И он выпил. Наташа замерла с бокалом в руке. До нее постепенно доходил смысл сказанного.
— Неужели? — прошептала она.
Веденеев снова приступил к еде. Ел медленно, жевал тщательно.
— Что же ты молчал?.. И когда это случилось, почему?
— Еще в ту ночь, в первую. Она даже не успела прочесть нашу записку. И попробовать инжир.
— Как? Не понимаю! Так ты, выходит, знал?
Веденеев кивнул, не прерывая трапезы.
Наташа долго молчала, соображая.
— И что же теперь будет?
— Я не знаю.
— Суд? — сказала Наташа и ответила самой себе: — Суд. — И опять взглянула на мужа. — Ты с ума сошел, перестань есть!..

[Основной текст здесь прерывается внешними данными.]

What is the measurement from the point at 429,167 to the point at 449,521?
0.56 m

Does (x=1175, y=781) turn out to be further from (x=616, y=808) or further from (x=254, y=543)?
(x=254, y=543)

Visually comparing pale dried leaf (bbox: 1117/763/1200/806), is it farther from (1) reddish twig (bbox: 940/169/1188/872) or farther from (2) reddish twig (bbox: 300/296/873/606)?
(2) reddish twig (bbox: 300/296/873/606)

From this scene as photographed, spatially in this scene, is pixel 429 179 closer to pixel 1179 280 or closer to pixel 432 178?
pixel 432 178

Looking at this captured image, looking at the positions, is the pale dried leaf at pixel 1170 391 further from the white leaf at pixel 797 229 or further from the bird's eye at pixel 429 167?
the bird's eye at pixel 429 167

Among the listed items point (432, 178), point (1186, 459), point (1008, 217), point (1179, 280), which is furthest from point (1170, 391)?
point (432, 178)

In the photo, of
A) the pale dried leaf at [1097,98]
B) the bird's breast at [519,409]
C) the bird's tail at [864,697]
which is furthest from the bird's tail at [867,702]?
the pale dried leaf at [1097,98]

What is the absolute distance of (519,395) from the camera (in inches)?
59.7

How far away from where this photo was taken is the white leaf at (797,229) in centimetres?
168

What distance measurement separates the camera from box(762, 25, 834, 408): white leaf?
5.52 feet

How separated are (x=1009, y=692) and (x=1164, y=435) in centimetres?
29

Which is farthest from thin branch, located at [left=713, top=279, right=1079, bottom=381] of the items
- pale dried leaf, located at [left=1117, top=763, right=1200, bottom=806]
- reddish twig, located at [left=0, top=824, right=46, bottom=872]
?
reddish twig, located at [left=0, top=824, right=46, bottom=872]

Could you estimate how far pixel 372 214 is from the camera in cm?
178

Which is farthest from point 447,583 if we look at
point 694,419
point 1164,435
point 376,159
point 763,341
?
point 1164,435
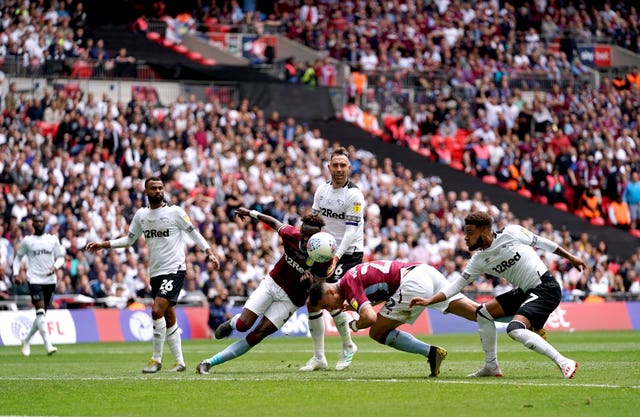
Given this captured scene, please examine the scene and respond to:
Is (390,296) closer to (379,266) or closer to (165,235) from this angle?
(379,266)

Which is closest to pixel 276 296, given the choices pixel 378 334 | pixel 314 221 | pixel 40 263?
pixel 314 221

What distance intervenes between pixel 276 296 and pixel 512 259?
3221 millimetres

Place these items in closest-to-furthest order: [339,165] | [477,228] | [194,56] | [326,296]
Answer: [326,296]
[477,228]
[339,165]
[194,56]

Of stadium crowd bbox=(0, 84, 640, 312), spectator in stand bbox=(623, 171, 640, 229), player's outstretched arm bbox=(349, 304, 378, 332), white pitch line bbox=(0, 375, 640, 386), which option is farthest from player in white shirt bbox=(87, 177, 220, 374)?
spectator in stand bbox=(623, 171, 640, 229)

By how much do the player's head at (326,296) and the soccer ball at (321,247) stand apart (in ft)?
1.46

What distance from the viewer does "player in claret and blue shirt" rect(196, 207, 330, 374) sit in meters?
16.1

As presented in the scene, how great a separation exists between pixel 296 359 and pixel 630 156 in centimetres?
2398

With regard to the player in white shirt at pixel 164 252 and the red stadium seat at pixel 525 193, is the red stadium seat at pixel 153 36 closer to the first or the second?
the red stadium seat at pixel 525 193

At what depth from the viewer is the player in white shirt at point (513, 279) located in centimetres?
1466

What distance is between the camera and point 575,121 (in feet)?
144

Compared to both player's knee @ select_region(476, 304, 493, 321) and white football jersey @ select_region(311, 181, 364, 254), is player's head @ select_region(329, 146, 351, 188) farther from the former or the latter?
player's knee @ select_region(476, 304, 493, 321)

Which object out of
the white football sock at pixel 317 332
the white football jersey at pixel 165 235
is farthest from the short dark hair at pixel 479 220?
A: the white football jersey at pixel 165 235

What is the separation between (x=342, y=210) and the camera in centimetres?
1738

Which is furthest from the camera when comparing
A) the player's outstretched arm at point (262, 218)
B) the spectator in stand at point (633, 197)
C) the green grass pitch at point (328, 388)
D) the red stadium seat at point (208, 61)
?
the red stadium seat at point (208, 61)
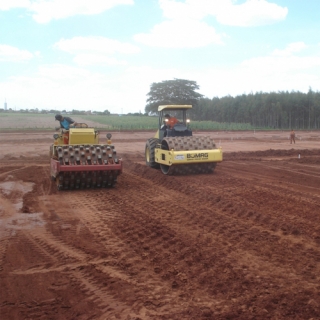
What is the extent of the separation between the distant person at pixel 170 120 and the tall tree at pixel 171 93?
46371mm

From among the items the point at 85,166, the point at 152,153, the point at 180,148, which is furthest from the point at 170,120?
the point at 85,166

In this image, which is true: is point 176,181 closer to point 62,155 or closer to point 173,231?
point 62,155

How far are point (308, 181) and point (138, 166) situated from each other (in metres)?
6.98

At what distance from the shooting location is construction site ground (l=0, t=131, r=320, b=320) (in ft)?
14.3

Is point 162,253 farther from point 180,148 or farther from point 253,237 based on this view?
point 180,148

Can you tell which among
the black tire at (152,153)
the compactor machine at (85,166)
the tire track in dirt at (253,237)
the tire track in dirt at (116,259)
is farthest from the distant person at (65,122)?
the tire track in dirt at (253,237)

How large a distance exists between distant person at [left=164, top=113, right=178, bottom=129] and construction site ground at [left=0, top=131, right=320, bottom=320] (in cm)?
398

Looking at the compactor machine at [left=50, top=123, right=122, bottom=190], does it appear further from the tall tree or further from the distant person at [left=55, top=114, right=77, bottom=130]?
the tall tree

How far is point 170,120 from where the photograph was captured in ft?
50.2

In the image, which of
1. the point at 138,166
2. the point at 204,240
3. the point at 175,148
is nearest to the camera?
the point at 204,240

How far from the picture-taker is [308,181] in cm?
1285

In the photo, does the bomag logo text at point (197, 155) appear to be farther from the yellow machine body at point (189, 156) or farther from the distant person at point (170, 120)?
the distant person at point (170, 120)

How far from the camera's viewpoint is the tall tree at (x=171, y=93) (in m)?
61.7

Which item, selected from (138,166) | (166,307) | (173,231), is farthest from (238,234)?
(138,166)
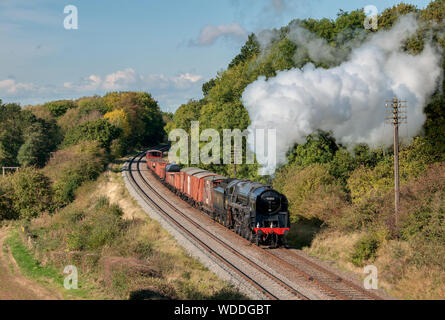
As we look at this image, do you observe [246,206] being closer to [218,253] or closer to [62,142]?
[218,253]

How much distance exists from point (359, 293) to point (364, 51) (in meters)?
22.6

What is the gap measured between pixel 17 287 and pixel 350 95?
69.1 ft

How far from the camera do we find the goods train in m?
23.0

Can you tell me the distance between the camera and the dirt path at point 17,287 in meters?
18.1

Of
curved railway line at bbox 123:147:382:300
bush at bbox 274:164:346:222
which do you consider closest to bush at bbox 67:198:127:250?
curved railway line at bbox 123:147:382:300

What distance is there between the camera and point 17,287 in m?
20.4

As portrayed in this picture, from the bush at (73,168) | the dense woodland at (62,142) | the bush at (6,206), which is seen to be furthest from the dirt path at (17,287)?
the bush at (73,168)

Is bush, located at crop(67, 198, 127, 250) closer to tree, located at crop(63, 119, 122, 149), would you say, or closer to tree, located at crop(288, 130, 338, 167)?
tree, located at crop(288, 130, 338, 167)

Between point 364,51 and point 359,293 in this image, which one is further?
point 364,51

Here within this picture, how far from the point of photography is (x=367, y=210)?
24.5 meters
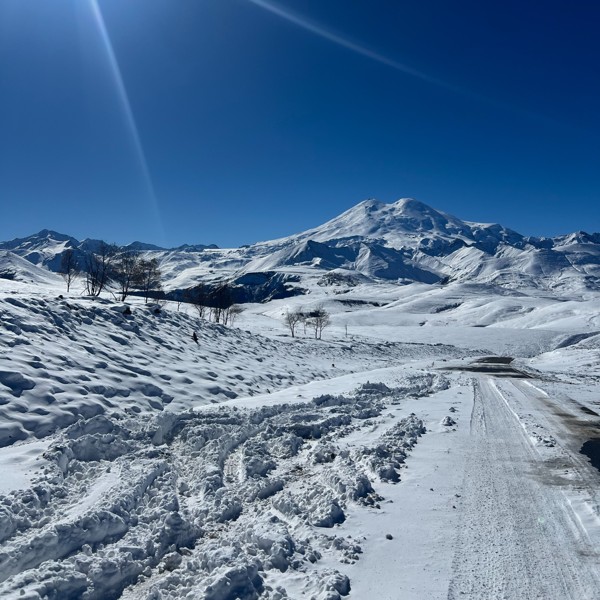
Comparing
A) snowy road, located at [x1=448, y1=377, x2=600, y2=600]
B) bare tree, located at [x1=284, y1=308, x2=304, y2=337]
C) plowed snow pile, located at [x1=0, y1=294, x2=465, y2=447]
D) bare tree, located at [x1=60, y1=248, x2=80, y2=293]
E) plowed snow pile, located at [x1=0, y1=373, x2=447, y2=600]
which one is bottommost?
plowed snow pile, located at [x1=0, y1=373, x2=447, y2=600]

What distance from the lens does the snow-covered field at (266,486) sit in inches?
205

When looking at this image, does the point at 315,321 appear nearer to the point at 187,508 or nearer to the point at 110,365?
the point at 110,365

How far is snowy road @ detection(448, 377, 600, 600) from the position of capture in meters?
5.11

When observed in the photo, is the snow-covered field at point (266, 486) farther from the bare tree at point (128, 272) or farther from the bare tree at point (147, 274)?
the bare tree at point (147, 274)

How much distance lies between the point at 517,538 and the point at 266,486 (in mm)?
4075

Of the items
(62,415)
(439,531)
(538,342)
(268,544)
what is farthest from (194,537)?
(538,342)

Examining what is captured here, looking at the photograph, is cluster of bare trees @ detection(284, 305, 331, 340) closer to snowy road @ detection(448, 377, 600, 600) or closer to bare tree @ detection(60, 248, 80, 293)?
bare tree @ detection(60, 248, 80, 293)

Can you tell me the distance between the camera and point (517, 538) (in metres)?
6.25

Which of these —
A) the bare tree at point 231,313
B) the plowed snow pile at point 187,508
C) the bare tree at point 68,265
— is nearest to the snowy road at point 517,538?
the plowed snow pile at point 187,508

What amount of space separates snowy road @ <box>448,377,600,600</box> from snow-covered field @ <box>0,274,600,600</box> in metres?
0.03

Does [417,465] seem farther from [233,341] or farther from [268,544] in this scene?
[233,341]

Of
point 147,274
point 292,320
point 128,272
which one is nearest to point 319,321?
point 292,320

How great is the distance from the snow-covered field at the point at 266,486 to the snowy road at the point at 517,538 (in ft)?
0.10

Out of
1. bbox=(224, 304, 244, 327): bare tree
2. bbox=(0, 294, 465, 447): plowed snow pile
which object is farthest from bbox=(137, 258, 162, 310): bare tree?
bbox=(0, 294, 465, 447): plowed snow pile
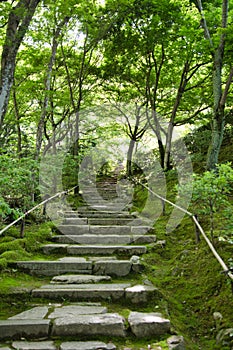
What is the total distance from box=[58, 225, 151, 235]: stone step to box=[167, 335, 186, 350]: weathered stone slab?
3396 mm

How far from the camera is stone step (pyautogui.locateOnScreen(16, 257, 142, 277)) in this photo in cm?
451

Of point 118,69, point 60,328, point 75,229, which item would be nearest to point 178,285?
point 60,328

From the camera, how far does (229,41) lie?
6652 millimetres

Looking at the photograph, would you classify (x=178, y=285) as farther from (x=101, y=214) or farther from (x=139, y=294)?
(x=101, y=214)

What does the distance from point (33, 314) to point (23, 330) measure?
30 centimetres

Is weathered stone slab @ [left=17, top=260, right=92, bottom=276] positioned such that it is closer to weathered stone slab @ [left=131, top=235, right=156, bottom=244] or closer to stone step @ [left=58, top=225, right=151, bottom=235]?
weathered stone slab @ [left=131, top=235, right=156, bottom=244]

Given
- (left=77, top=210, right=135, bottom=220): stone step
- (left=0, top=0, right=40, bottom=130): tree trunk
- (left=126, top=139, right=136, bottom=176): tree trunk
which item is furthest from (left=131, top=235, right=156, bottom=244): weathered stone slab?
(left=126, top=139, right=136, bottom=176): tree trunk

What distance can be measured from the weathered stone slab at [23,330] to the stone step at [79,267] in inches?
57.6

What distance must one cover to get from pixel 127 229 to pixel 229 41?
14.7ft

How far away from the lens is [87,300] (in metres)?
3.77

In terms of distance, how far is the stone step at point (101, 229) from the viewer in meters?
6.44

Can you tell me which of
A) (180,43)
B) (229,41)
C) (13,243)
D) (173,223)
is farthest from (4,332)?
(180,43)

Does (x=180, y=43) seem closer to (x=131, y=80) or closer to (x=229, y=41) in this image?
(x=229, y=41)

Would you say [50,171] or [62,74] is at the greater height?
[62,74]
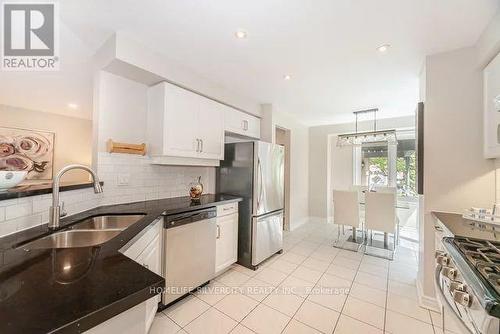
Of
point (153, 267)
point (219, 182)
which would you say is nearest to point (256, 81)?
point (219, 182)

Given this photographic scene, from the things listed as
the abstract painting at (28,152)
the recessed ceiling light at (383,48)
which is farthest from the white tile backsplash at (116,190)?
the recessed ceiling light at (383,48)

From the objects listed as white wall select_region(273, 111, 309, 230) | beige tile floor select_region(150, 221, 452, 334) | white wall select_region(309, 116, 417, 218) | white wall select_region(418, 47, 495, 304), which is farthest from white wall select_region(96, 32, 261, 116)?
white wall select_region(309, 116, 417, 218)

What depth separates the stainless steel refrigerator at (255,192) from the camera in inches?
106

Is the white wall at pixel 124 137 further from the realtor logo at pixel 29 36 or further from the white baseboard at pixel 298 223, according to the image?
the white baseboard at pixel 298 223

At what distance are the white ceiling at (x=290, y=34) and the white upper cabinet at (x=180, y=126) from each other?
36 cm

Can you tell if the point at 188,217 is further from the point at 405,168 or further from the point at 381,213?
the point at 405,168

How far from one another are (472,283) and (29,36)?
3362 mm

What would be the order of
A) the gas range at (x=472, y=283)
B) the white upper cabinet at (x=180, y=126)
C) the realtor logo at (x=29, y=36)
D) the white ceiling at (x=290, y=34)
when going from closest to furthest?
the gas range at (x=472, y=283) → the white ceiling at (x=290, y=34) → the realtor logo at (x=29, y=36) → the white upper cabinet at (x=180, y=126)

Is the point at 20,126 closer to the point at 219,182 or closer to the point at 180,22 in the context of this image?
the point at 219,182

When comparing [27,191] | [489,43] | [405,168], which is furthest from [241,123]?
[405,168]

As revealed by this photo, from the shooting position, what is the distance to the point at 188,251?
78.2 inches

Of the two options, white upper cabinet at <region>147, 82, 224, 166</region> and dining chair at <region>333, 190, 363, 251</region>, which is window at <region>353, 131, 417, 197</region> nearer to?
dining chair at <region>333, 190, 363, 251</region>

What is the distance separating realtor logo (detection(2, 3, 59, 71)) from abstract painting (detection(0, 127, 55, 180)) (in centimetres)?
165

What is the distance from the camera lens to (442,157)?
76.8 inches
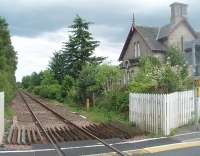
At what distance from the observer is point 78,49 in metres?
51.6

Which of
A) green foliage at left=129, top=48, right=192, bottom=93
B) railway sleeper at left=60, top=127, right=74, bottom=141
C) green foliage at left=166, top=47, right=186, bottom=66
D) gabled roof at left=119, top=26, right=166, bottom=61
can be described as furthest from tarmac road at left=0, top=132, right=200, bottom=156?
gabled roof at left=119, top=26, right=166, bottom=61

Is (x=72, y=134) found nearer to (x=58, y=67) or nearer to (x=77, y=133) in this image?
(x=77, y=133)

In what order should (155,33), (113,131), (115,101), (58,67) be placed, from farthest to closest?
(58,67), (155,33), (115,101), (113,131)

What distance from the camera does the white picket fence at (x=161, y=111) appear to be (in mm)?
16844

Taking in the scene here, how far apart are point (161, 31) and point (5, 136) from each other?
1413 inches

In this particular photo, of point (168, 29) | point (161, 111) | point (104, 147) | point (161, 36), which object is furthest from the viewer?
point (161, 36)

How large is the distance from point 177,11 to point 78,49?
11615mm

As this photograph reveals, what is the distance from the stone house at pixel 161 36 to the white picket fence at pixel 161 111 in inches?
1073

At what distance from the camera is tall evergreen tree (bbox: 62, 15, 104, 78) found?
51094 mm

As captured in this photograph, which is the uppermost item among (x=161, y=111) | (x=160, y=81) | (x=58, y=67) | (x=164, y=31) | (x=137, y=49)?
(x=164, y=31)

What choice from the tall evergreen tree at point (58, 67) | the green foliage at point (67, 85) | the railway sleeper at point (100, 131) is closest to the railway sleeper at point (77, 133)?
the railway sleeper at point (100, 131)

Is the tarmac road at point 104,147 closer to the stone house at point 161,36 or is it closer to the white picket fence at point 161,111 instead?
the white picket fence at point 161,111

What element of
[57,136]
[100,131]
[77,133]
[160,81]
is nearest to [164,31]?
[160,81]

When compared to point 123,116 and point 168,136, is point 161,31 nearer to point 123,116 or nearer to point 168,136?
point 123,116
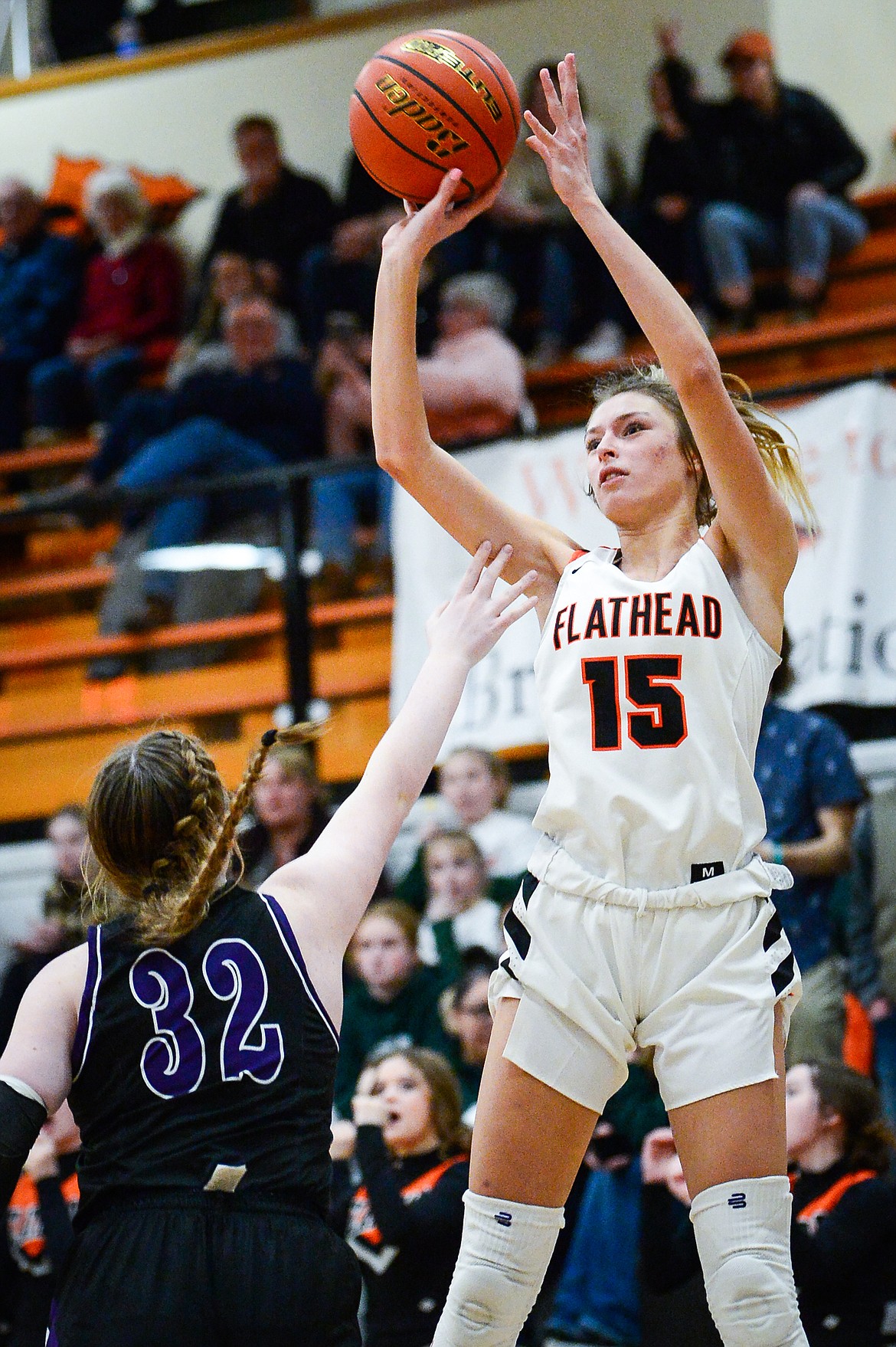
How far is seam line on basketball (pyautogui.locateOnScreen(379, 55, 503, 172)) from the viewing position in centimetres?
322

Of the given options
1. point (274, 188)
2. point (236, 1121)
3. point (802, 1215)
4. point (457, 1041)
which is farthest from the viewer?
point (274, 188)

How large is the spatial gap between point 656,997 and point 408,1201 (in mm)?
2095

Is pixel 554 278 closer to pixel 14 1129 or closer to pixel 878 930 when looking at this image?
pixel 878 930

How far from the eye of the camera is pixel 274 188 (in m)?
9.17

Виктор покорно отложил вилку.
— Ты понимаешь, что может быть? — сказала Наташа. — Понимаешь ты или нет? Это же все меняет… Вот с этой минуты!
— С какой минуты? — спросил вяло Виктор.
— Надо же что-то делать… какие-то шаги… Это тюрьма, понимаешь ты или нет?
Подошел официант:
— Можно убрать?
— Да, — кивнула Наташа.
— Кофе?
— Да-да, кофе. — Наташа продолжала в ужасе смотреть на Веденеева. — Так что же делать?
— Я не знаю.
— Ты кому-нибудь говорил в институте?
— Нет, зачем?
— Но это же все летит, ты понимаешь? Все! Ты отдаешь себе отчет?
— Давай выпьем, — сказал Веденеев.
— Нет, он с ума сошел! — почти вскричала Наташа, и на глазах ее показались слезы. — С ума сошел!
Она достала из сумки платочек.
— Что это я раскричалась? — спросила она вдруг. — Зачем это я? А все ты! Давай! — Она протянула руку с бокалом.
Выпили.
— Поцелуй меня, — сказала Наташа.
— Сейчас?
— Да. Немедленно.
…Теперь они стояли на улице перед будкой автомата, только что освободившегося. Наташа рылась в сумке и говорила:
— Может, хоть посоветует что-нибудь. Мы же ничего не теряем.
— Ну что, нашла?
— Нет. А как его фамилия?
— Его фамилия Никитин. Посмотри на «Н».
— Да нет, я не записывала. Он же мне карточку сунул, я тебе объясняю.
— Ну и где же она?
— Вот где она… — Наташа вытаскивала из сумки и протягивала Виктору какие-то бумажки, затем зеркальце, помаду, платок.
— Ну? — спросил Виктор, впервые выказав нетерпение. — Где же? Открой книжку, посмотри.
— Да нет в книжке. Я смотрела.
— А это что?
— Это рецепт. Ты знаешь, я могла по ошибке выкинуть.
— Как — выкинуть?
— Погоди, ты только не торопи меня. Стоишь над душой… — Наташа снова раскрыла сумку. — Я же не знала, что он может пригодиться.
— «Не знала», «не знала»! — Виктор вдруг бросил на тротуар расческу, помаду, все, что держал в руках. — Ищи где хочешь! Твоя вечная безалаберность! — И тут только заметил, что Наташа, глядя на него, еле сдерживает смех. — По-моему, нет никаких причин для веселья! Никаких!